TAREA A REALIZAR ::
Según el texto sobre educación y desarrollo, ¿qué precisaron trabajos posteriores, como los de Bowman, acerca de la contribución de la educación?

TEXTO FUENTE ::

Las aportaciones de los economistas empíricos no convencieron a la comunidad académica ni produjeron un consenso científico sobre la relación entre educación y desarrollo. Como sabemos, no se han producido evidencias suficientes sobre la influencia que corresponde a la educación formal y no formal, no se ha podido precisar con exactitud el papel preponderante de la educación primaria frente a la secundaria y a la superior, no se ha dilucidado el pleito de la formación técnica frente a la educación general ni el del conocimiento técnico y científico sobre la formación general y polivalente. Incluso en momentos en que la teoría del capital humano se hallaba en su cenit, hubo autores que indicaron que se trataba de un problema estadístico no tratado adecuadamente, más que de un problema real, de modo que si los insumos y los productos se hubieran medido bien el factor residual se habría reducido mucho o, incluso, habría desaparecido. Por otra parte, trabajos posteriores, como los de Bowman28, vinieron a precisar que la contribución de la educación había sido sensiblemente inferior a la referida por Denison.

DATOS PROPORCIONADOS ::
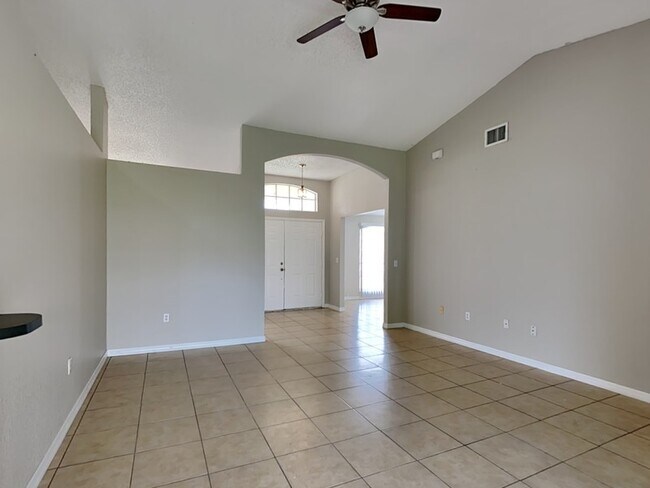 Building Photo - 817 Highland Crest Loop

RECUADRO DE RESPUESTA ::
Precisaron que la contribución de la educación había sido sensiblemente inferior a la referida por Denison.